|
Training refers to the acquisition of knowledge, skills, attitudes as a result of the teaching of vocational or practical skills and knowledge and relates to specific useful skills. It forms the core of apprenticeships and provides the backbone of content at technical colleges or polytechnics. Today it is often referred to as professional development.
Sporting training appears more mechanistic: planned suites of regimes develop specific skills or muscles with a view to peaking at a particular time. A specialized field of training often used in sports is autogenic training.
Training & Development is the field concerned with workplace learning to improve performance.
In military use, training means gaining the physical ability to perform and survive in combat, and learning the many skills needed in a time of war. These include how to use a variety of weapons, outdoor survival skills, and how to survive capture by the enemy, among others.
It can include specialties, such as parachuting, flying an airplane, SCUBA diving, operating high-tech weapons, intelligence gathering, navigating at sea, and many others.
Once the desired abilities have been learned, on-going training means to drill and keep in shape in case of deployment orders (i.e. the same as exercise, only it's for military units).
Recruitment refers to the process of finding possible candidates for a job or function, undertaken by recruiters. It may be undertaken by an employment agency or a member of staff at the business or organisation looking for recruits. Either way it may involve advertising, commonly in the recruitment section of a newspaper or in a newspaper dedicated to job adverts. Employment agencies will often advertise jobs in their windows. Posts can also be advertised at a job centre if they are targeting the unemployed.
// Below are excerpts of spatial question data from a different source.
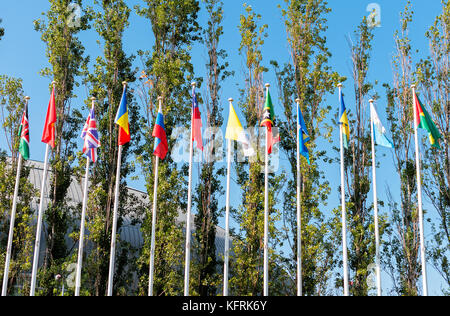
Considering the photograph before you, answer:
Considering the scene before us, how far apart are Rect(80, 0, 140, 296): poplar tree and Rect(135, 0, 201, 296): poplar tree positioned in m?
Answer: 0.94

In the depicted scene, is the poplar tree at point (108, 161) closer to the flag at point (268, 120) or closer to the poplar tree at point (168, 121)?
the poplar tree at point (168, 121)

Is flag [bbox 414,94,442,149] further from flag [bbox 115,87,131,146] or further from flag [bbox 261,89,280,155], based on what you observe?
flag [bbox 115,87,131,146]

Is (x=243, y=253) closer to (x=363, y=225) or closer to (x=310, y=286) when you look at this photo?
(x=310, y=286)

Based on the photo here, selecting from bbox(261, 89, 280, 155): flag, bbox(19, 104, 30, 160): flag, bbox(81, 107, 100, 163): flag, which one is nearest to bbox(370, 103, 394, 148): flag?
bbox(261, 89, 280, 155): flag

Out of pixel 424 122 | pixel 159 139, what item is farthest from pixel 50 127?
pixel 424 122

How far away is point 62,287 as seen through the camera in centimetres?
1956

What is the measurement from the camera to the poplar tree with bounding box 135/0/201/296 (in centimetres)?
1983

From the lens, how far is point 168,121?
73.3 feet

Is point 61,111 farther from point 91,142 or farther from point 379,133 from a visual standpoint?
point 379,133

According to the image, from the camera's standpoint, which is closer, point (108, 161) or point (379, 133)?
point (379, 133)

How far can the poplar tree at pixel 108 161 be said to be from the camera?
67.1 feet

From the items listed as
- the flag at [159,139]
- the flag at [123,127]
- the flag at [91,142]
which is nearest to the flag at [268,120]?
the flag at [159,139]

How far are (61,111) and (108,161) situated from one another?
3561 mm
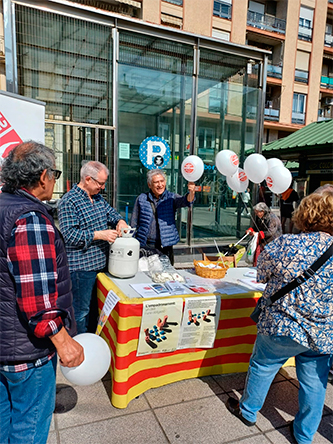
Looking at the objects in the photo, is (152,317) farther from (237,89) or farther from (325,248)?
(237,89)

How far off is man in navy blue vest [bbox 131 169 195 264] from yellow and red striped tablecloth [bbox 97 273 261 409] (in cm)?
90

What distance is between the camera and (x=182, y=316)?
7.71 ft

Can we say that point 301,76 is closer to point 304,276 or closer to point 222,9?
point 222,9

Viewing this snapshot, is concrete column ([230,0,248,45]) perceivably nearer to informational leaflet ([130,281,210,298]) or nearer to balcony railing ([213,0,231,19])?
balcony railing ([213,0,231,19])

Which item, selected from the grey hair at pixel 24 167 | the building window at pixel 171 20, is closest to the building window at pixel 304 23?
the building window at pixel 171 20

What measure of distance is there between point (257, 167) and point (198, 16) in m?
18.3

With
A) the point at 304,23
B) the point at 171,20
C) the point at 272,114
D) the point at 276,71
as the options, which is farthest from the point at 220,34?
the point at 304,23

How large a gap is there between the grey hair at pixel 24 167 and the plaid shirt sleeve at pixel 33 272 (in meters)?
0.20

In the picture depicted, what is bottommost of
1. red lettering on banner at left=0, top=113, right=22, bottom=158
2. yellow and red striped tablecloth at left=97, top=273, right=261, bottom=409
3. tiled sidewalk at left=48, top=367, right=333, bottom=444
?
tiled sidewalk at left=48, top=367, right=333, bottom=444

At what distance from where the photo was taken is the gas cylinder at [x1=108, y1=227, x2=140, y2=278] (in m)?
2.56

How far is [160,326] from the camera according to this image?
2281mm

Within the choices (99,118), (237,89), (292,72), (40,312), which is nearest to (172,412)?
(40,312)

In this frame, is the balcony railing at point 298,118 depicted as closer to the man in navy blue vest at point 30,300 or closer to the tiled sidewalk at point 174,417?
the tiled sidewalk at point 174,417

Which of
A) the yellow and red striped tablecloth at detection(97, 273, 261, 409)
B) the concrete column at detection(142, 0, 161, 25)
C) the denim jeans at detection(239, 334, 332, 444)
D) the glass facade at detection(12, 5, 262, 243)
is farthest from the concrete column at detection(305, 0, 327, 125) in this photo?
the denim jeans at detection(239, 334, 332, 444)
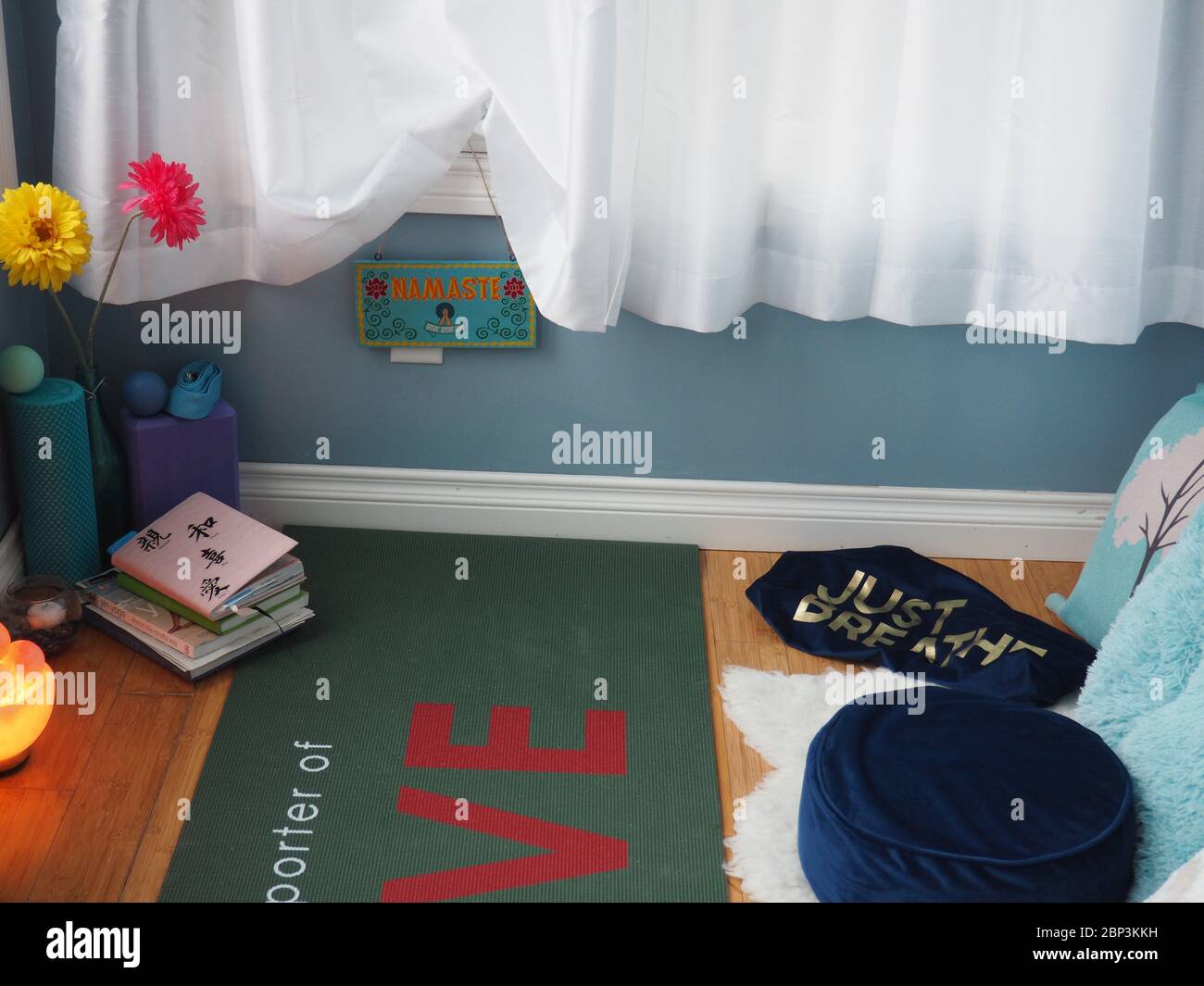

Suitability for a job is typically assessed by looking for skills, e.g. communication skills, typing skills, computer skills. Evidence for skills required for a job may be provided in the form of qualifications (educational or professional), experience in a job requiring the relevant skills or the testimony of references. Employment agencies may also give computerised tests to assess an individuals' off hand knowledge of software packages or their typing skills. At a more basic level written tests may be given to assess numeracy and literacy. A candidate may also be assessed on the basis of an interview. Sometimes candidates will be requested to provide a résumé or to complete an application form to provide this evidence.
The follow-up process may be referred to as part of the recruitment process: inveigling the selected candidate or candidates to take up the target job or function. This applies particularly in filling positions in the military or in expanding the human resource base of a cult.
The dubious reputation sometimes attaching to recruitment has echoes in the colloquial synonyms of the term such as "shoulder-tapping" and "head-hunting", and in related terminology such as the old boy network.